Creative Change by Jennifer Mueller

Creative Change by Jennifer Mueller

Author:Jennifer Mueller
Language: eng
Format: epub
Publisher: Houghton Mifflin Harcourt


Aha Strategies: Combination

Combination is another useful aha strategy. By using a combination, George Lucas would have had the option to sell Star Wars using just two words: space Western. As noted in Table 1, a combination is one cue people use to determine whether something is creative. Like analogies, combinations serve to give your listener a comparison point. But instead of noting that one thing is like the other—like an analogy—combinations serve to emphasize the new element that is created by combining two things that are usually not seen together.

Like analogies, combinations give the listener a creative experience by providing him with the building blocks to quickly and efficiently understand the distinctive use for a given idea. When we quickly understand something and see connections between things that were not apparent before, this can feel like an aha or insight to the listener.

Remember the story of Steve Sasson, the Kodak engineer who invented the digital camera in the early 1970s? This story is so famous in part because of its extreme irony. Executives at Kodak failed to adopt digital technology even though it was invented at Kodak—a decision that is believed to have directly led to Kodak’s bankruptcy in 2009.

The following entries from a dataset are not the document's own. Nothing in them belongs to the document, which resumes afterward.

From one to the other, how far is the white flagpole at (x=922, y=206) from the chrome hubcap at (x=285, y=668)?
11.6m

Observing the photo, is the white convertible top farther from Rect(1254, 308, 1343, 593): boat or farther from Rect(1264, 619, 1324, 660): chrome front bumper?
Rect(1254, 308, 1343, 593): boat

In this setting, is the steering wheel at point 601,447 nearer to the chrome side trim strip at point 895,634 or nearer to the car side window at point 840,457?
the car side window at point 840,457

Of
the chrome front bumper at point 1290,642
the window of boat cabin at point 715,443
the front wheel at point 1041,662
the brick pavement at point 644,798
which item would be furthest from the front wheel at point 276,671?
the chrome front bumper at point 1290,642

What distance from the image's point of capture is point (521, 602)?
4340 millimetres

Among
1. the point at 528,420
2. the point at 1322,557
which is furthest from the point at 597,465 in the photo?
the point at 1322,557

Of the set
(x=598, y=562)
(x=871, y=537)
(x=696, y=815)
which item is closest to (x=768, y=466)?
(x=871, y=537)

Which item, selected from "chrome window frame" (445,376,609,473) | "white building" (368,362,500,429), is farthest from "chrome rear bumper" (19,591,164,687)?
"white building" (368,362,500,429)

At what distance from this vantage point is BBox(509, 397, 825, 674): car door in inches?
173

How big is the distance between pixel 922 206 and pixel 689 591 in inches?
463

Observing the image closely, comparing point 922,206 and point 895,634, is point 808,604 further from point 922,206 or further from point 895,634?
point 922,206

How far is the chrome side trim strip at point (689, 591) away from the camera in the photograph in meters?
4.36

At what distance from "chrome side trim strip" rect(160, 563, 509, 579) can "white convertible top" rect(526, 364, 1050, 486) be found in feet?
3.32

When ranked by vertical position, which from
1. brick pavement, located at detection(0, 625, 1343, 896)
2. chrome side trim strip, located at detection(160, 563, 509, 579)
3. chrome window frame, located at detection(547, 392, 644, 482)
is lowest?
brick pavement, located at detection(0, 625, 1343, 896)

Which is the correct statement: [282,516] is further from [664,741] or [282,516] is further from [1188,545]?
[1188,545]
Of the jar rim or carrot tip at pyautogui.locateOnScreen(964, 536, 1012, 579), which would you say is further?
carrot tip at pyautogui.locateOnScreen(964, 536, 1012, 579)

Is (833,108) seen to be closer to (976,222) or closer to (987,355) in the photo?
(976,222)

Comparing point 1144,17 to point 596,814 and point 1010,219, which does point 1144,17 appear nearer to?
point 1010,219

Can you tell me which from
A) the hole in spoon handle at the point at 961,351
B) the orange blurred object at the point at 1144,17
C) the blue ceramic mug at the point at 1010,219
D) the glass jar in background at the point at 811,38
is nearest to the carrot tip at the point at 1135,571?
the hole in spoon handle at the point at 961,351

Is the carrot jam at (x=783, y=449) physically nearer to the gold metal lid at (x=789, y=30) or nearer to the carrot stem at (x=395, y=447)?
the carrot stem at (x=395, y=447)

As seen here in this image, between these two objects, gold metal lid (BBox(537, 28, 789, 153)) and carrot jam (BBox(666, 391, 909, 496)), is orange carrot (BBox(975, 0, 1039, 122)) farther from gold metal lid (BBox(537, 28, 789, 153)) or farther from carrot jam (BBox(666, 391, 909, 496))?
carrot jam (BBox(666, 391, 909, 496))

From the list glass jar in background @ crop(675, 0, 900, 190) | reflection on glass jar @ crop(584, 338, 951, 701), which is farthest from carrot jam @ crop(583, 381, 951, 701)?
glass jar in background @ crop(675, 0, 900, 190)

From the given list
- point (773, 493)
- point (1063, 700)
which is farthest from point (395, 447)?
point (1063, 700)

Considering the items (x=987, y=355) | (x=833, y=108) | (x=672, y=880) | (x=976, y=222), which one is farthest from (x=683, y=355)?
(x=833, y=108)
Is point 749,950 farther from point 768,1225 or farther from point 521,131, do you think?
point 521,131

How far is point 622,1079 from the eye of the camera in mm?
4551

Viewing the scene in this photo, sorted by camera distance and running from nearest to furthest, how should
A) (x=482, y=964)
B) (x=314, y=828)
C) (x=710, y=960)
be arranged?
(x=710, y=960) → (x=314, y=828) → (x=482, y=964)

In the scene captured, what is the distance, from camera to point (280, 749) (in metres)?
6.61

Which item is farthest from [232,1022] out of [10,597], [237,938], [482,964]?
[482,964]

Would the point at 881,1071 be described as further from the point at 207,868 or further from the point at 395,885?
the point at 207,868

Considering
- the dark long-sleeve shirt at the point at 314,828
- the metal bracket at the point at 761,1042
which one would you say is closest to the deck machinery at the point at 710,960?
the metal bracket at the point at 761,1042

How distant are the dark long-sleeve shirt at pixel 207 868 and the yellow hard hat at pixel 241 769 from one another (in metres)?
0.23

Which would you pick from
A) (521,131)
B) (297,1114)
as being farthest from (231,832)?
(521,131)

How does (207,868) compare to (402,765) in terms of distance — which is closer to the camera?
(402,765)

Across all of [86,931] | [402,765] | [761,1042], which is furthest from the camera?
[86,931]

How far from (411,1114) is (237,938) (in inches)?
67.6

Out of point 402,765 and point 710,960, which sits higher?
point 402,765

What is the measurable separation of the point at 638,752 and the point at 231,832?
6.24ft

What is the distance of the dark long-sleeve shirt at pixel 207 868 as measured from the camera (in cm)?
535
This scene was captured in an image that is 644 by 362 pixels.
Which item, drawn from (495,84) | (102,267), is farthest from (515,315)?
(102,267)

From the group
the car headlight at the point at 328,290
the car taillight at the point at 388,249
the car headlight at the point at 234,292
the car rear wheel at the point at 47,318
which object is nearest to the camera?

You might think this is an example of a bias against creativity. I did too. But when I read the details of how digital technology was first pitched to Kodak’s executives, I realized there was another possible explanation for Kodak’s odd decision to table that very creative idea.

When Steve Sasson attempted to sell the idea for the first digital camera to executives back in the early 1970s, he used a combination aha strategy to describe it. He told executives to “think of it as an HP calculator with a lens.”

Would this combination sell you?

For me a Hewlett-Packard calculator evoked the image of something complicated and cumbersome, and it had nothing to do with recording memories and more to do with recording data. But, of course, this is probably because I’m not an engineer. Perhaps, if I were an engineer, I would have liked this combination. An engineer would probably understand the kind of technology used to make powerful HP calculators and see how they might be combined with a lens to make a totally revolutionary new camera. In other words, the analogy of a calculator with a lens can tell you how the technology works, but it tells you less about the problem it helps consumers or executives solve.

Executives wondered why anyone would ever want to look at their photos on a television set. This was because Steve Sasson’s first demonstration of the digital camera was to take a picture of all the executives in the conference room who sat waiting to see the technology in action. It took only a fraction of a second to capture the image, but it took over twenty seconds to transfer the image onto a cassette tape, and another thirty seconds to load up the low-quality (100 pixel x 100 pixel) black-and-white image on a television set.